> **Exercise directions**
Identify the line with "Vintage Rattan Lounge"; copy word for word that line and every one after it, to the end of the listing. Exclude pictures.

> **The data**
--------------------

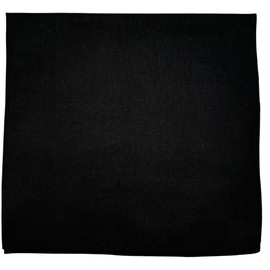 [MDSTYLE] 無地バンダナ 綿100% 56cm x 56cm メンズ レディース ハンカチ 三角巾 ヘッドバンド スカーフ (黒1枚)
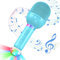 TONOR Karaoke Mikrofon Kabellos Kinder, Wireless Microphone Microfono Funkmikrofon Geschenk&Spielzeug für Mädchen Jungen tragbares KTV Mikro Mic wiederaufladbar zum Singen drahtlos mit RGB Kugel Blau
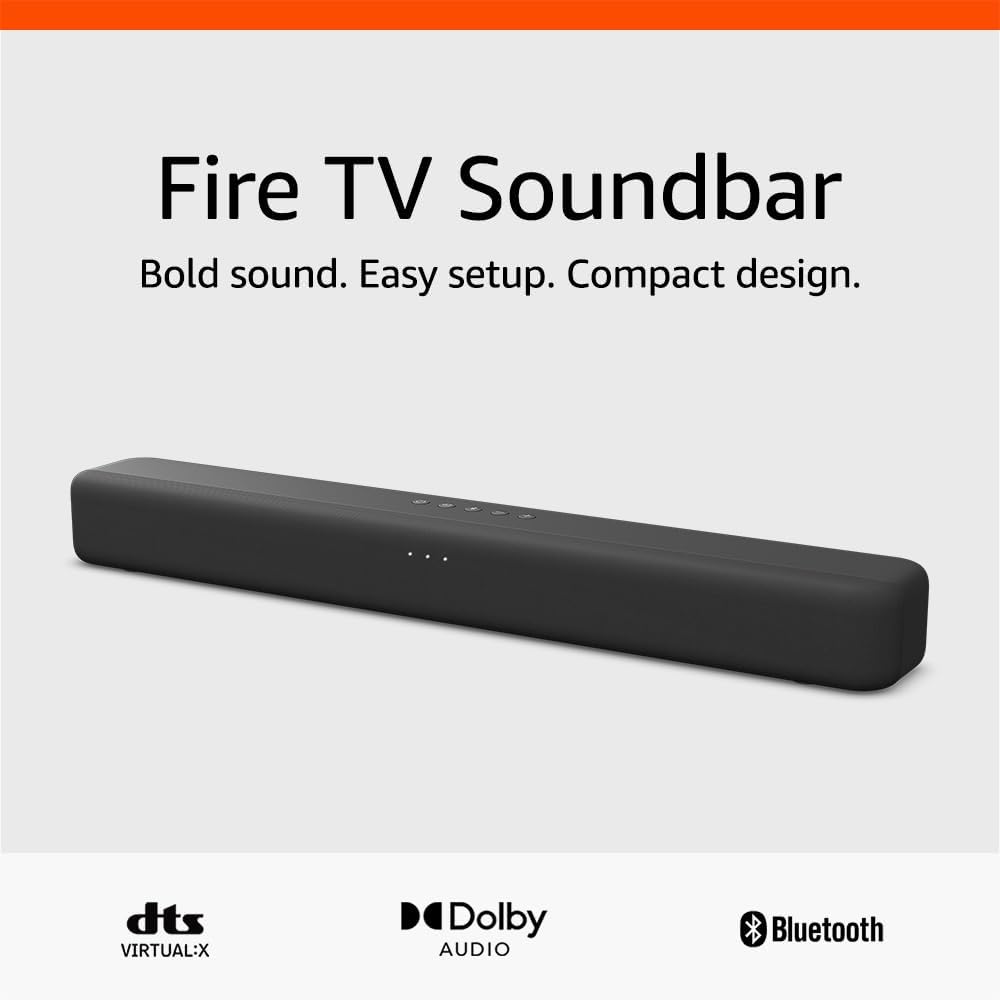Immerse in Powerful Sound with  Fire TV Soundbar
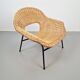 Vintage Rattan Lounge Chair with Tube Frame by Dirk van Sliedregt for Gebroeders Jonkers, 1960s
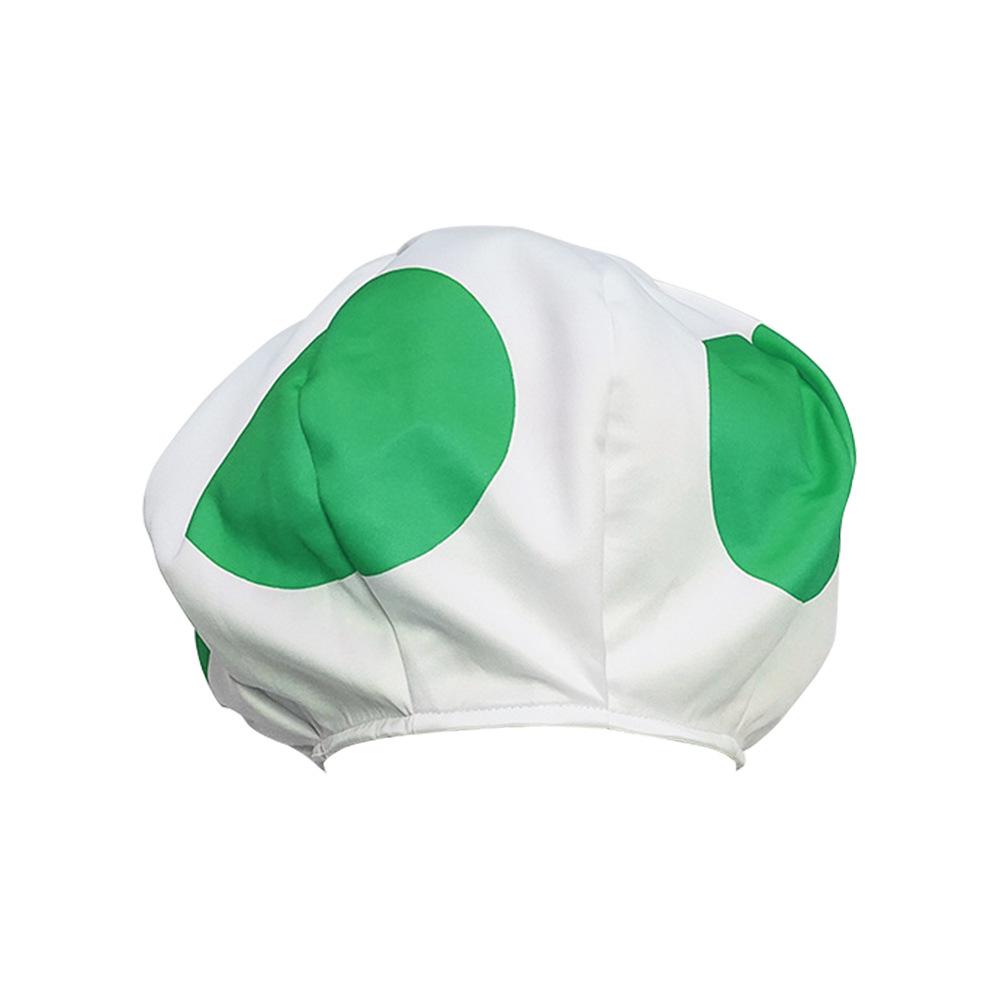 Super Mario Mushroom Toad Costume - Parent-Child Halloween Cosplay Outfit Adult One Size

--------------------

> **Worked solution**
 Vintage Rattan Lounge Chair with Tube Frame by Dirk van Sliedregt for Gebroeders Jonkers, 1960s
 Super Mario Mushroom Toad Costume - Parent-Child Halloween Cosplay Outfit Adult One Size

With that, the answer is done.